A maneira gostoso como viveste um possível dia perdido, criando um 30 de fevereiro;
Parabéns por teres sete domingos por semana.
Invejosamente a admiração do

attico chassot

Brandina disse...

Jair, nós moramos numa ilha maravilhosa onde pessoas de vários lugares do mundo aqui desfrutam férias, somos privilegiados. Nos sentimos em férias permanente nesse paraíso que é Floripa, a ilha da magia.

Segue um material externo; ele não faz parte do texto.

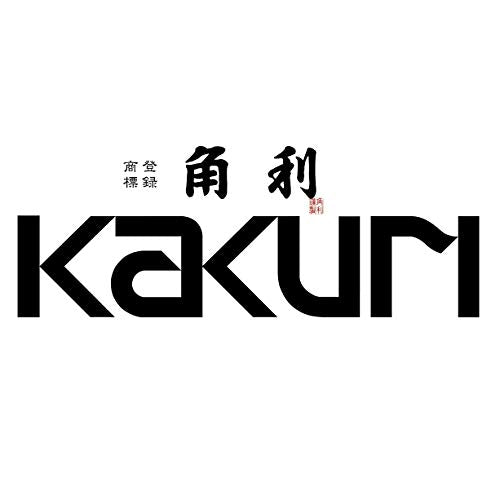 KAKURI Japanese Folding Saw for Metal and PVC 8-1/4" Replacement Blade - color: Replacement Blade (Metal & Pvc Cutting)
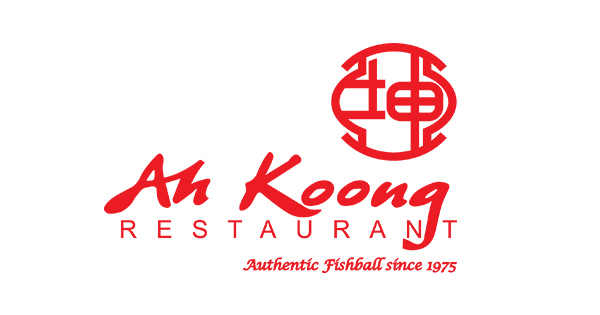 Ah Koong Restaurant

Bjs.

R. R. Barcellos disse...

- Seguramente, uma "receita para uma aposentadoria feliz" começa sempre com a "receita para uma família feliz"; e vocês são "chefs" e "gourmets" - prepararam-na com mestria e a degustam com prazer.
- Quanto ao dia perdido, parece-me que você andou dando a volta ao mundo ao melhor estilo de Fernão de Magalhães... e como ele, esqueceu-se de acertar o calendário no meio do Pacífico...
- Abraços aos dois.

Adri disse...

E para complicar o seu relogio biologico… O horario da Australia e dos EUA, sao diferentes do seu fuso horario… por exemplo… Bem, hoje de manha para mim seria o teu ontem a noite para mim… Um fato Complicado.. ao mesmo tempo que a tua manha seria minha noite do mesmo dia..

Cesar Maluche disse...

Floripa é um Paraíso. Eu vou ser seu vizinho kkkkkkk

Anônimo disse...

Nada mais justo, eu digo! Uma pessoa que vive cada dos seus dias completamente, seguindo a ordem de "carpe diem" tem todo o direito de perder um ou outro dia. É o equivalante ao bloqueio de escritor de grandes escritores.

Gus

Camila Paulinelli disse...

Olá
Adorei a parte do lapso temporal. Acho fantástico. Para mim siginifica você estar vivendo plenamente num ritmo so seu. Esplendido quando ocorre.
Beijos da nora,

Joel disse...

Jair. Merecidíssima essa vida de aposentados que levamos, mas, não nos esqueçamos que para Fernando Henrique Cardoso, (que tem tres aposentadorias) não passamos de um bando de vagabundos.